Manila. The city that never sleeps. As we drove in from the airport after midnight there was still much activity for a Friday night. Traffic looked like Buckhead rush hour, young children walked the streets alone, and plenty of establishments were still open well into the night. Upon arriving at KKFI everyone was a little too awake to find sleep immediately. The constant car honking, dog barking, and the 4:00 am rock band playing nearby didn’t help. 

So after what felt like a quick nap, it was morning. Our crew consists of 17 students, one professor, one pastor, and two laity from North Georgia. After breakfast David lead us on a walking tour of the city to point out the basics we’ll need during our time here as well as some points of interest…laundry, ATM, Jollibee fast food, and the University of Santo Tomas, which has a huge wall wrapped around the entire campus and guards at each entrance gate. As we passed by street vendors, we saw three and four-year olds watching their newborn siblings while the parents sold drinks and snacks. Children here, especially the females, quickly become caretakers.

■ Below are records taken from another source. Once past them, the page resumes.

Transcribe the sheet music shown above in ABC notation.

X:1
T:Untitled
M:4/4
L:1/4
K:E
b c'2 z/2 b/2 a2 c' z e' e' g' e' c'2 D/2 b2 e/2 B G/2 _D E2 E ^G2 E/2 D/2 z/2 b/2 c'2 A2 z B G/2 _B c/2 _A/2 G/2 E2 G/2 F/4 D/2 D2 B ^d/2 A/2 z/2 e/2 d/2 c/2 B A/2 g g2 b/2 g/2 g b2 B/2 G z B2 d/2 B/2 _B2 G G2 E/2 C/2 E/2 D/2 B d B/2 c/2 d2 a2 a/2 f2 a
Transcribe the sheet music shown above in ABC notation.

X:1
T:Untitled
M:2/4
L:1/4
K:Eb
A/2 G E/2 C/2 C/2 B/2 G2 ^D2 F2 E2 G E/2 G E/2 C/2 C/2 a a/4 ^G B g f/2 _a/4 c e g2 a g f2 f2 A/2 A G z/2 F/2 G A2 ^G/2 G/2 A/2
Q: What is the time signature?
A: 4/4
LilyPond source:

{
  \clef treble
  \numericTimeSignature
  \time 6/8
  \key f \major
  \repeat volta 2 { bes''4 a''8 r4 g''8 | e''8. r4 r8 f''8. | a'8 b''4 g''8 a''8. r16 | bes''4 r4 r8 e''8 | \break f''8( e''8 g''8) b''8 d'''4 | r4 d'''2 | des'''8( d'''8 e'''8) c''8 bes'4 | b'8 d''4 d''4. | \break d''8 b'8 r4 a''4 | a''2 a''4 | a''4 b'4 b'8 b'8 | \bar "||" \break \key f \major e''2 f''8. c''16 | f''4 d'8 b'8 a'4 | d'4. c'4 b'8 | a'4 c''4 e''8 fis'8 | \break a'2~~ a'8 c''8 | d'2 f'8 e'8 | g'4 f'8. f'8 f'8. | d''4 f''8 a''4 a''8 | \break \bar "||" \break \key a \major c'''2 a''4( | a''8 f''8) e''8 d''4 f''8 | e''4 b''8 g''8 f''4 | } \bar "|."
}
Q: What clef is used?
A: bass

The oldest sibling is called Ate (Ah-tay) meaning “Aunt,” and has many responsibilities in the family. We walked past a hog dealer, with a truck full of live pigs in the back, on its way to make a sale. Then an ambulance with siren wailing caught our attention when the back was filled with abundant passengers leaning out the window and waving. It turns out they were leading the parade of the Festival of the Black Nazarene. Truck after truck, decked out with flowers and decorations, 30+ people and a giant statue of a black Jesus carrying a cross on his back, sped by with an air of celebration. 

The LaGrange students got a taste of the culture as we adjusted to our new environment, time zone (13 hours ahead), and January heat. With a high of 88 today, it’s a different world from the snow day that Atlanta is preparing for back home. Later today we’ll get an introduction to KKFI, start prepping for our work projects, and experience more of the culture. It’s a good start.